Réelles ou romancées, quelques anecdotes qui témoignent de la vie d'un bateau et de ses équipages. "Histoires d'eaux" est un prétexte qui permet de mieux comprendre la réalité des marins d'hier, leur vie à bord, les manoeuvres, un fait d'histoire...


Pâques 1927, le long de la jetée de la Houle à Cancale, près de deux-cents bisquines attendent le signal de départ de la caravane. Aujourd'hui les bisquines ont le droit de draguer l'huitre sauvage en baie du Mont Saint-Michel.

Six heures durant, pas une minute de plus, les équipages des bisquines vont avoir le droit de mettre les dragues à l'eau, de récolter la plus grande quantité possible d'huitres sauvages, de revenir chargées jusqu'à la gueule déposer leur cargaison sous forme de tas au pied de chaque coque de navire.

Jusqu'à seize à bord

La pêche de l'huitre sauvage est sévèrement réglementée : pour éviter d'épuiser les ressources, les caravanes n'ont lieu que quelques jours par an en mars et avril. Pour l'occasion, les patrons de pêche embarquent de la main d'œuvre supplémentaire. On compte jusqu'à seize hommes d'équipage, là où un équipage de huit à neuf personnes suffit quotidiennement à la tâche. Les renforts ? Le plus souvent ce sont des paysans des environs qui viennent améliorer l'ordinaire. La tâche est rude, il faut quatre hommes en moyenne pour remonter une drague, mais elle peut rapporter des sommes coquettes.

Pour l'heure, tout ce petit monde attend le signal du bateau garde-juré. Un coup de trompe, le pavillon « H », rouge et blanc hissé en tête de mât et toute la troupe part en procession vers les lieux de pêche. Les plus rapides se dépêchent de prendre les meilleures places, celles qui leur permettront de se placer au vent de la zone de pêche et de se laisser dériver dès le lancement de la caravane. Au coup de canon, les dragues tombent à l'eau, la frénésie gagne le bord.

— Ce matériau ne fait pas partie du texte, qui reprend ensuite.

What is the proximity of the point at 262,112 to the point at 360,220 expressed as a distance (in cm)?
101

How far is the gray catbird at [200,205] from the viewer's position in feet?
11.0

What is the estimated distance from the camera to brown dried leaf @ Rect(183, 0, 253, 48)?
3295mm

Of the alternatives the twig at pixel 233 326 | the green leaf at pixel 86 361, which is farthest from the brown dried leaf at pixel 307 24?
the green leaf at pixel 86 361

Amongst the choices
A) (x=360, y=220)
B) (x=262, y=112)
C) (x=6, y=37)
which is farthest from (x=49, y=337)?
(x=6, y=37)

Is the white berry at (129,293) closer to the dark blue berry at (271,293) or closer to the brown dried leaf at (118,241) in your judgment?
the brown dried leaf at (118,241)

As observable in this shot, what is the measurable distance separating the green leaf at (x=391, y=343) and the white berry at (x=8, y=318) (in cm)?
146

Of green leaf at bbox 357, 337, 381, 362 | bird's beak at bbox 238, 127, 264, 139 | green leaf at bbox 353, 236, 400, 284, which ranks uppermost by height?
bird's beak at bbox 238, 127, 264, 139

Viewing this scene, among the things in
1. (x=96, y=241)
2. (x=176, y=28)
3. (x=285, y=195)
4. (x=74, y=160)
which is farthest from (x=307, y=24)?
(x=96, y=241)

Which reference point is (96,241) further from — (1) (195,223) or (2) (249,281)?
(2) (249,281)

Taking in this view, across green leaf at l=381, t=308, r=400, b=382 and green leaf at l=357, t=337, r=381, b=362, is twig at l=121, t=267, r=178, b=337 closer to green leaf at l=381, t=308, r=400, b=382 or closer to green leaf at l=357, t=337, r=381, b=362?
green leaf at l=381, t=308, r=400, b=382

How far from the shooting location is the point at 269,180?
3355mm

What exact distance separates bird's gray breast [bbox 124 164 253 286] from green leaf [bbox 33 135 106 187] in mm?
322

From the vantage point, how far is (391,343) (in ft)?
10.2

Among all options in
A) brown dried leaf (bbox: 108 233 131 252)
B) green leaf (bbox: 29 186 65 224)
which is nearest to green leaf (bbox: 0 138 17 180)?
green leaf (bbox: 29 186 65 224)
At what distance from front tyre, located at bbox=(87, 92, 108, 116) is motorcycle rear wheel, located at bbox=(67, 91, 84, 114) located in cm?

Il s'agit de rentabiliser les heures : mettre les fers à l'eau, trouver le bon réglage de voile, sentir quand la drague est pleine, remonter les fers, vider la drague, la remettre à l'eau, trier les huitres sauvages. C'est comme un rituel qui se répète…

Sous haute surveillance

Pour les meilleurs ce seront plusieurs dizaines de milliers d'huitres sauvages qui seront ramenées à terre. Autour des bisquines, le garde-juré aidé d'un garde-côtes de la Marine veille au grain. Qu'un bateau sorte de la zone de pêche et le voilà condamné à rester au mouillage pour la fin de la journée… la fête est finie pour lui.

Au coup de canon, les dernières dragues sont remontées et les flottes repartent qui vers Granville, qui vers Cancale. Au retour, il faudra encore finir de trier les coquilles ; les femmes s'occuperont de compter les huitres, les nettoyer, puis les emballer. Dès le lendemain, la plupart des équipages repart en mer… Le grand métier n'attend pas.